News of the new relationship came on the same day PayPal launched a special payment service in the United Kingdom, allowing British online buyers and sellers to send and receive payments to more than 31 million PayPal members around the world. The British version PayPal’s payment service will work exactly like the U.S. version, complete with the same fraud protection for chargebacks from qualified transactions.

Back at PayPal headquarters in Sunnyvale, Calif., company executives said the CyberSource partnership opens up new channels of business for PayPal payment services all over the world.

“In the past, we’ve been responsible for acquiring our own customers,” explained Peter Ashley, the company’s senior manager of business development. “With CyberSource, it is the first time that we have worked with a partner to acquire a new base, and that base fits perfectly with the customers we have already.”

At CyberSource, officials echoed these sentiments in explaining how they plan to incorporate PayPal into their existing payment engine.

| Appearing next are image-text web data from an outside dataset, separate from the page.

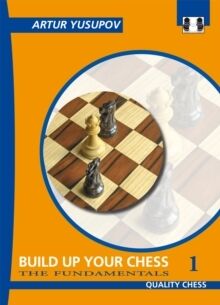 Build Up Your Chess 1 : The Fundamentals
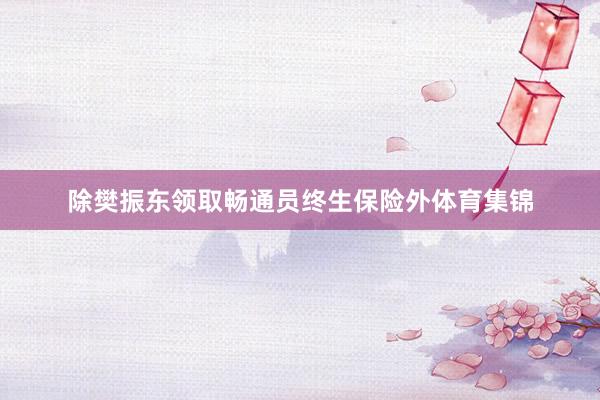 除樊振东领取畅通员终生保险外体育集锦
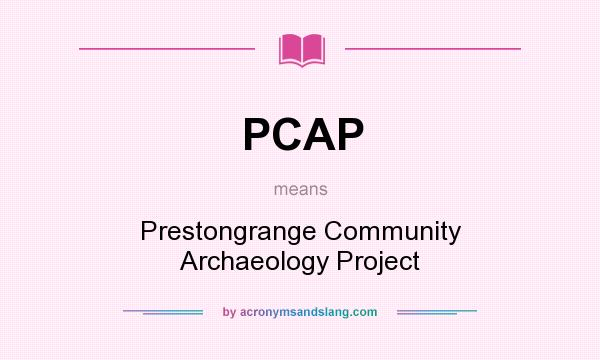 What does PCAP mean? It stands for Prestongrange Community Archaeology Project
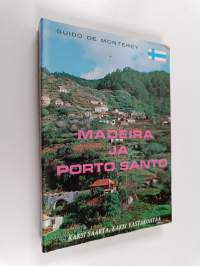 Madeira ja Porto Santo : kaksi saarta, kaksi vastakohtaa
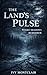 The Land's Pulse by Ivy Montclair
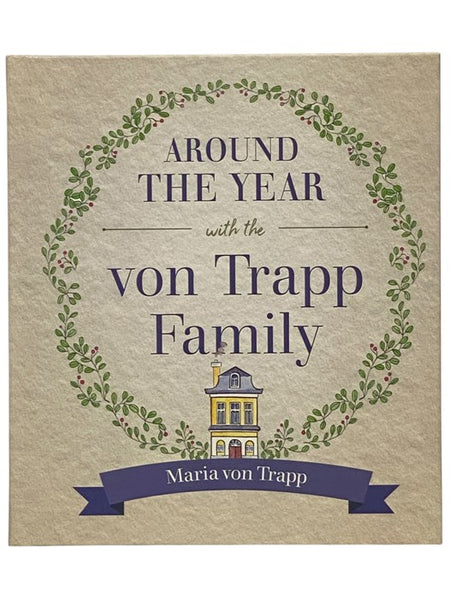 Around the Year with the von Trapp Family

Currently, CyberSource small business clients provide their customers with the option of making online purchases with credit cards, electronic checks and foreign payment instruments. According to Steve Klebe, vice president of strategic alliances, PayPal will become a fourth option, enabling his clients to appeal to an even broader base of e-commerce customers.

“For people who might not want to give sensitive credit card or checking information to a particular one of our clients, PayPal opens up a whole new world,” Klebe told internetnews.com. “Adding PayPal is another step in the ongoing quest for fulfilling a merchant’s desires to give their customers multiple payment choices.”

The PayPal payment service enables customers to transfer money directly to or from a separate account. The service works like a bank account (without interest), and many regular users actually keep chunks of money on deposit at PayPal. PayPal makes money off the service by charging a small transaction fee for every purchase. The service is the predominant payment method of online auctions, and was the impetus for eBay to acquire PayPal in 2002.

This summer wasn’t been entirely rosy for PayPal’s corporate image. In August, the company extinguished a firestorm when parent firm eBay chalked up $10 million to the federal government to end charges that it had violated the U.S. Patriot Act by transmitting funds earned through online gambling. PayPal also came under fire in July, too, when a charlatan used a legitimate SSL certificate to masquerade as a PayPal site.

With the latest bits of news, however, analysts said things for PayPal could be looking up.

“Until today, PayPal was a service primarily used for person-to-person payments,” said Rene Pelegero, president and managing director of the Retail Payments Global Consulting Group in Woodinville, Wash. “The relationship [with CyberSource] mainstreams the PayPal service with medium and large merchants and provides a payment alternative for consumers that trust PayPal but do not want to share their payment details with all of the merchants they [use].”